L’artista svela e smaschera insieme tristi realtà attraverso l’immagine di isole incantate, servendosi della tecnica surrealista che conosce e adotta in modo sapiente, l’unica in grado di compiere associazioni di pensiero di qualsiasi forma, senza alcun vincolo di tipo estetico e morale, come nell’accostamento di due elementi decisamente ricorrenti e contrastanti nella sua opera, un cielo azzurro e limpido e una luna che sbuca legata ad un filo.
L’artista pugliese sperimenta un linguaggio magico e insieme reale, naturale, altra componente determinante del suo percorso; la natura è spesso rappresentata da Caramia sotto forma di frutti che genera e offre costantemente, un fico d’India, una fragola o un peperone che accoglie nel suo intimo il tipico paesaggio pugliese bianco, fatto di trulli, frutto che svela secondo l’autore, il senso magico delle donne.

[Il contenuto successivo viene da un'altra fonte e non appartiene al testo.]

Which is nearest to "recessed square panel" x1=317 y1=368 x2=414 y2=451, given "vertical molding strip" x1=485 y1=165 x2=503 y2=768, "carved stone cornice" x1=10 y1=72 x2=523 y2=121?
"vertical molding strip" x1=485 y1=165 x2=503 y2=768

Ecco il surrealismo dell’artista che compie ancora una volta curiose associazioni di pensiero che solo apparentemente o superficialmente non sembrerebbero avere alcun senso compiuto; probabilmente il senso dell’opera e quello delle donne va letto in chiave simbolica e naturalmente in buona parte immaginaria.
Il senso delle donne risiede nell’eleganza, nella sinuosità delle linee che disegna, nella semplicità di un elemento naturale. La natura è donna e madre, nutre l’uomo con i suoi frutti, è una natura capace di accogliere nel proprio grembo, suggerito da una conformazione quasi uterina dell’elemento, l’intera umanità rappresentata da un bianco paesaggio, puro come l’essenza di una donna, che contrasta con il rosso fuoco, colore per antonomasia della passione e dell’amore, della forza delle donne; Caramia interpreta questa forza nell’equilibrio che governa ognuna di loro.
Perfettamente sospese, le sue opere suggeriscono un percorso a metà strada tra la dimensione fantastico-immaginaria e quella reale, rivelando proprio nell’equilibrio compositivo, una chiave di lettura fondamentale ed insieme, il più intimo segreto dell’artista.